We are unclear as to the extent of the transaction reporting requirement for these types of contracts.
It is assumed the supply contract itself is reportable under the same criteria as a Fixed Price Supply Contract outlined above. If possible could you clarify which, if any, price fixing transactions would need to be subsequently reported? And whether these should be treated as non-standard also?
In Section (2) of Annex II of the Transaction Reporting User Manual (TRUM) there are examples of transaction reporting for both standard and non-standard contracts including examples of non-standard contracts to be reported with Table 2 in the Annex of the REMIT Implementing Regulation (EU) No 1348/2014, and examples of executions under the framework of non-standard contracts reportable with Table 1 of the same annex.
In Annex II of the TRUM it is also available guidance on the timing of the reporting of standard and non-standard contracts as well as executions under non-standard contracts.
Last update: 16/02/2016
How should bilaterally traded contracts (with a floating price) and an option to fix the price be reported, once the fixing has been executed by the buyer?
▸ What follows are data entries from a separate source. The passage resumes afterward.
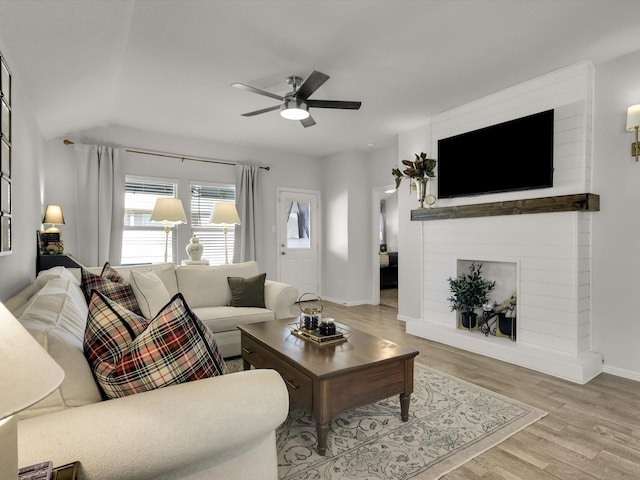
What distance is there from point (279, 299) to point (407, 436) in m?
1.85

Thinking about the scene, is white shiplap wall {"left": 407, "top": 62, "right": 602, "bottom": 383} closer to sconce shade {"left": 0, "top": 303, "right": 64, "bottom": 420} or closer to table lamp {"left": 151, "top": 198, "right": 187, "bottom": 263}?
table lamp {"left": 151, "top": 198, "right": 187, "bottom": 263}

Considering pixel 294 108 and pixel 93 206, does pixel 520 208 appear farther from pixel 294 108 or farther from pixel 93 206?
pixel 93 206

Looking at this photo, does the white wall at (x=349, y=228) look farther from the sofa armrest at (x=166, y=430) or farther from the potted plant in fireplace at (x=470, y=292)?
the sofa armrest at (x=166, y=430)

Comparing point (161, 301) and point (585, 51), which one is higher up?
point (585, 51)

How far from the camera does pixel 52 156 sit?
442cm

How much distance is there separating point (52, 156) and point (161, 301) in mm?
2804

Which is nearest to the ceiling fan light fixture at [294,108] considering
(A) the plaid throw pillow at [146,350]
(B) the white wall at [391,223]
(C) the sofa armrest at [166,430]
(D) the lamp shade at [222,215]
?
(D) the lamp shade at [222,215]

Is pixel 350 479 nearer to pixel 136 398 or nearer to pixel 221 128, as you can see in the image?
pixel 136 398

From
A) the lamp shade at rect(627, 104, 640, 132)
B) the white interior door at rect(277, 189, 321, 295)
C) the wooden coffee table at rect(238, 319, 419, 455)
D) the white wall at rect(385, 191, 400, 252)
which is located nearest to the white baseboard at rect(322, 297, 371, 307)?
the white interior door at rect(277, 189, 321, 295)

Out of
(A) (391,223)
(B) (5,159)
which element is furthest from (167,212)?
(A) (391,223)

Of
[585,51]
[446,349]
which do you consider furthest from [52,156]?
[585,51]

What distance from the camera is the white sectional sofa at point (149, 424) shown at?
973mm

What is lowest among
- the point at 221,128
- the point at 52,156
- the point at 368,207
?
the point at 368,207

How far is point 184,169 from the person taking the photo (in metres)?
5.38
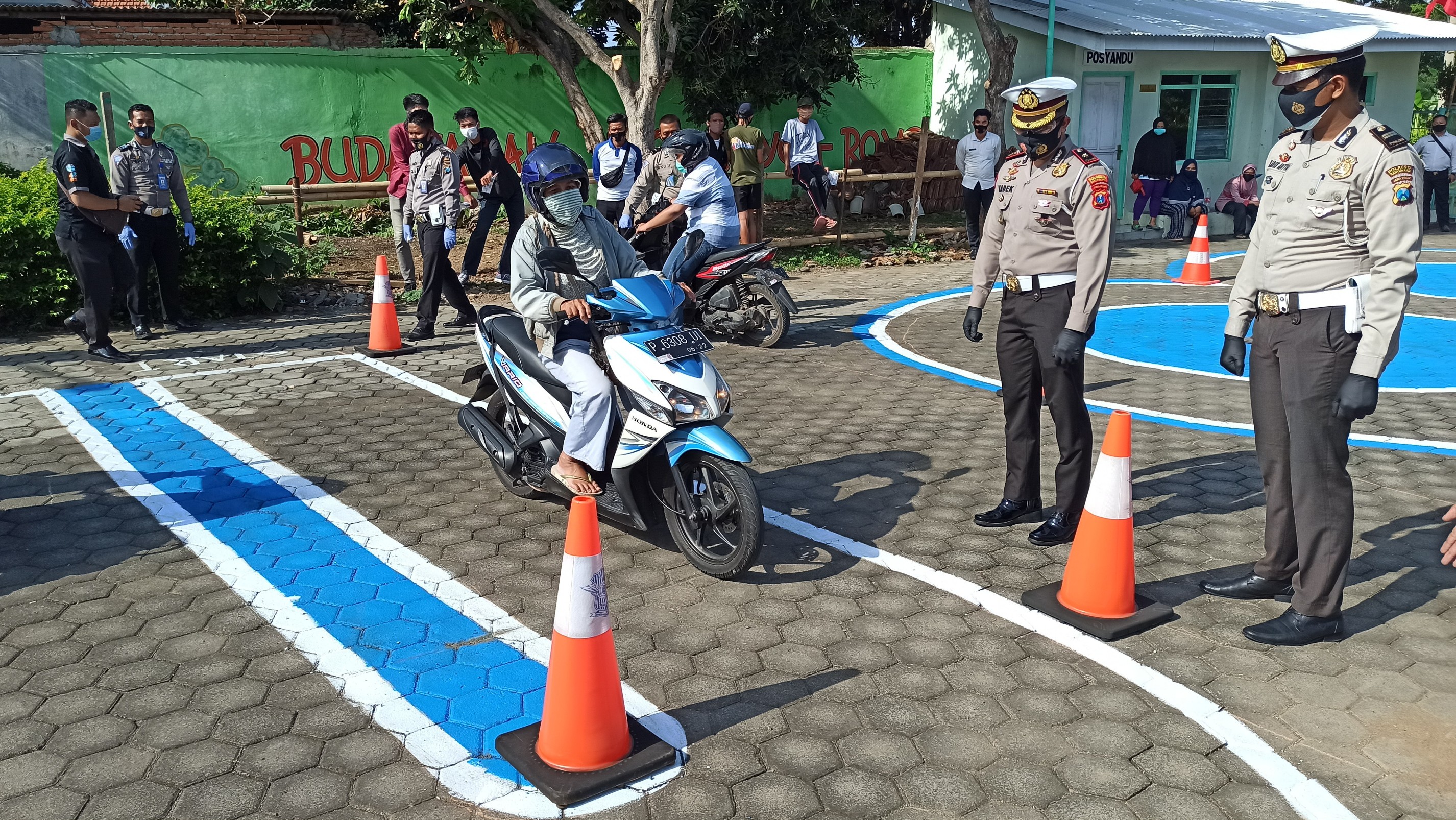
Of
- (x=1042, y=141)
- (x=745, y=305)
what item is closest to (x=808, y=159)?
(x=745, y=305)

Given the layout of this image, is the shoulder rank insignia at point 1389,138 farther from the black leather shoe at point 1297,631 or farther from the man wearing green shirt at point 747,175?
the man wearing green shirt at point 747,175

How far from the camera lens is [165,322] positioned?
10805 mm

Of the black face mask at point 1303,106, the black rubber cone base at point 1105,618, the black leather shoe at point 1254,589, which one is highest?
the black face mask at point 1303,106

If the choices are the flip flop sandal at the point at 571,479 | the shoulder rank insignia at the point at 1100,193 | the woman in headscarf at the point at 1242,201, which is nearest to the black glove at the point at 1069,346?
the shoulder rank insignia at the point at 1100,193

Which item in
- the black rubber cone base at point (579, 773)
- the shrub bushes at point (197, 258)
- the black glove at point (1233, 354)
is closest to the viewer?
the black rubber cone base at point (579, 773)

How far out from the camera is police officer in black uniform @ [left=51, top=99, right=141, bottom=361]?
9117 millimetres

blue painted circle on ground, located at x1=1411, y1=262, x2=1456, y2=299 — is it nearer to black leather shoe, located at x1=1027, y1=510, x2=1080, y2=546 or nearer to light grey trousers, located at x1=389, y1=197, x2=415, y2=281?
black leather shoe, located at x1=1027, y1=510, x2=1080, y2=546

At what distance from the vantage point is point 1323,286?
14.0 ft

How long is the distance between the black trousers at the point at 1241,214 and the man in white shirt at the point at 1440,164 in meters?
2.80

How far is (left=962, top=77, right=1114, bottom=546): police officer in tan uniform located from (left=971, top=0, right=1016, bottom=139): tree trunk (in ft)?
41.3

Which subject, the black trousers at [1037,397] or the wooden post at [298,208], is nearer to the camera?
the black trousers at [1037,397]

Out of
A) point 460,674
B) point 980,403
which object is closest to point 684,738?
point 460,674

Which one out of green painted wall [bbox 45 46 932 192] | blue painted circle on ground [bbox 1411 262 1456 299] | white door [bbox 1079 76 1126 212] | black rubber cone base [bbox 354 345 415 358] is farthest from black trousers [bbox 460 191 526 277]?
white door [bbox 1079 76 1126 212]

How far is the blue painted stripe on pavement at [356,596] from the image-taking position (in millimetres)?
4012
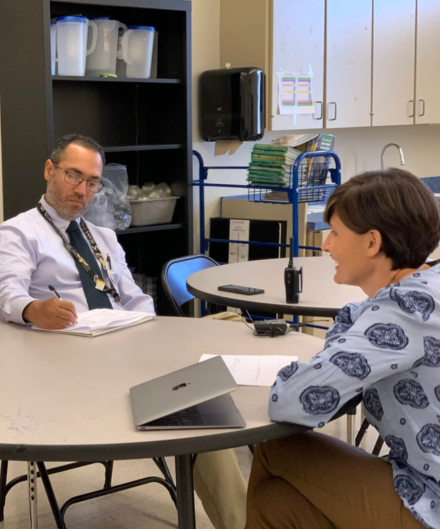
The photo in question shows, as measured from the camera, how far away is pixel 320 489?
142cm

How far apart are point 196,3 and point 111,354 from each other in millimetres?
3130

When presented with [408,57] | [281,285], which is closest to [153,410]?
[281,285]

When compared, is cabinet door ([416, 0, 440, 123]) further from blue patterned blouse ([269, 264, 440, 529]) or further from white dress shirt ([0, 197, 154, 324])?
blue patterned blouse ([269, 264, 440, 529])

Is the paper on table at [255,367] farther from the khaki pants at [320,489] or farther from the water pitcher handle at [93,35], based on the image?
the water pitcher handle at [93,35]

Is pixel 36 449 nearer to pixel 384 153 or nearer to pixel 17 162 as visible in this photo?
pixel 17 162

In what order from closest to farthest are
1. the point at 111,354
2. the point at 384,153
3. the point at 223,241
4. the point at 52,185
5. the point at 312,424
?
1. the point at 312,424
2. the point at 111,354
3. the point at 52,185
4. the point at 223,241
5. the point at 384,153

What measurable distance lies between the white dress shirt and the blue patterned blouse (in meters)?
1.19

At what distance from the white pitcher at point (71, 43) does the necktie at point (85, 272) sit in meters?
1.19

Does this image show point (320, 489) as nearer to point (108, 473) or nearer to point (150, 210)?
point (108, 473)

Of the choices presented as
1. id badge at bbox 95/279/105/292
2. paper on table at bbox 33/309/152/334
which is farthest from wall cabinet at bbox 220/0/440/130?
paper on table at bbox 33/309/152/334

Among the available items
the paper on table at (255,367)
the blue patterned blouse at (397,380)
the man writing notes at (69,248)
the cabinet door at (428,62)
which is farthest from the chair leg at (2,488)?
the cabinet door at (428,62)

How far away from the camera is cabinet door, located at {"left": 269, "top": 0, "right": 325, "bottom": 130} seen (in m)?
4.20

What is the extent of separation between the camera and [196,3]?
4.34m

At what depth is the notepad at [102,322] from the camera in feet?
6.38
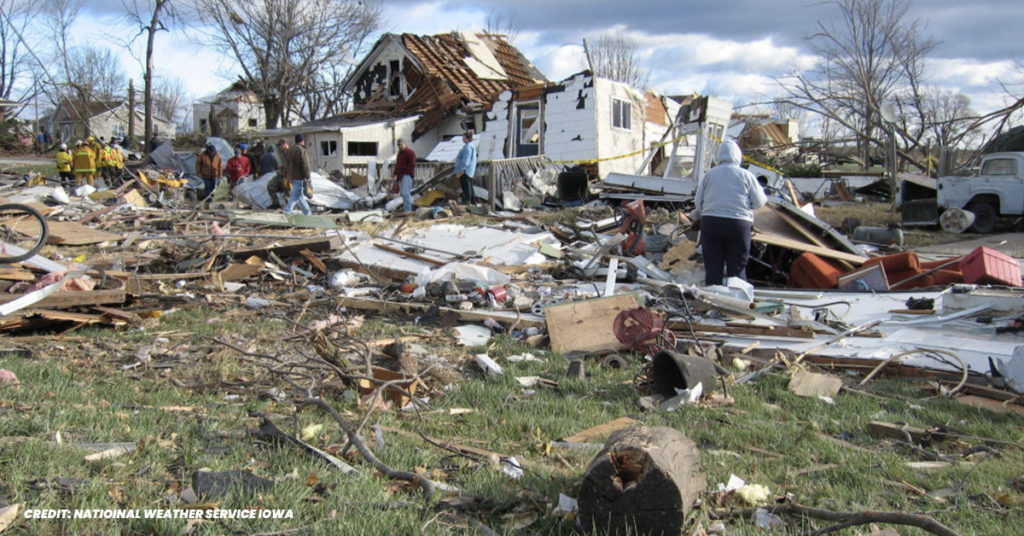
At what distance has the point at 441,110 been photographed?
1051 inches

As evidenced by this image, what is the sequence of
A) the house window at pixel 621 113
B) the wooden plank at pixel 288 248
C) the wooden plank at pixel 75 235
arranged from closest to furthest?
the wooden plank at pixel 288 248 < the wooden plank at pixel 75 235 < the house window at pixel 621 113

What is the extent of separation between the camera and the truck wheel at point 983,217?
47.8 ft

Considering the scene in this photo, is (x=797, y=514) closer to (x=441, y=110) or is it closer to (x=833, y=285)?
(x=833, y=285)

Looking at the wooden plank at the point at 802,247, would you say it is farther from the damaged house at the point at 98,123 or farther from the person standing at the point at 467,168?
the damaged house at the point at 98,123

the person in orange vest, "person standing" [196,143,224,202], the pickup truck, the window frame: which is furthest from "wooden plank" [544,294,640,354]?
the person in orange vest

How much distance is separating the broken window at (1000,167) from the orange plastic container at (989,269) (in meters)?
8.35

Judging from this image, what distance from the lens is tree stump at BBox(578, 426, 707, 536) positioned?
2.48 m

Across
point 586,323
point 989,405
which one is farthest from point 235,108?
point 989,405

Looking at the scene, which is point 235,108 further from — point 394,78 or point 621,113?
point 621,113

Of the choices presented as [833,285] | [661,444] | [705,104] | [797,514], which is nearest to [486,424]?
[661,444]

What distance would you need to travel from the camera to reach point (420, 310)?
7281mm

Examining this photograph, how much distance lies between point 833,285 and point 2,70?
56.7m

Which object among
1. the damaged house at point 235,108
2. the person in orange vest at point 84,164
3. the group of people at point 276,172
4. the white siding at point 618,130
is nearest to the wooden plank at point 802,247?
the group of people at point 276,172

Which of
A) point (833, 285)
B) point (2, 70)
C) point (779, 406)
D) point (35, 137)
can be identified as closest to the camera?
point (779, 406)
Should the price fixing event be reported as lifecycle event update to the existing contract, or instead reporting the fixing as a separate ‘new’ contract?
Company X sells 20MW/h +/-10% Q116 gas to counterparty ‘XYZ’ @ TTF + 2 and counterparty ‘XYZ’ decides to fix 10MW/h Q116 at 24. We then invoice each month 10MW/h at 24 and leftover consumed gas at arithmetic average of daily TTF quotations +2.
Please see Annex II to the TRUM. In Section 2 of the annex there are several examples on how to report bilaterally traded contracts (with a floating price) and an option to fix the price that is being reported, once the fixing has been executed by the buyer.
For any of above types of optionality, such as the daily flexibility, there is no expectations of reporting on a daily or individual basis, but on an aggregated basis according to the guidance provided in Annex II to The TRUM.
Last update: 16/02/2016
Regarding the reporting of transactions with big energy consumers, does the exercise of a contractual right of a transaction already registered (e.g a “price switch” clause which allows the customer to modify the contractual price formula for part of offtaken quantities and contractual period) generate a new duty of reporting?
Please see Annex II to the TRUM. In Section 2 of the annex are several examples on how to report bilaterally traded contracts (with a floating price) and an option to fix the price that is being reported, once the fixing has been executed by the buyer.
For any types of optionality, such as the daily flexibility, there is no expectations of reporting on a daily or individual basis, but on an aggregated basis according to the guidance provided in Annex II to the TRUM.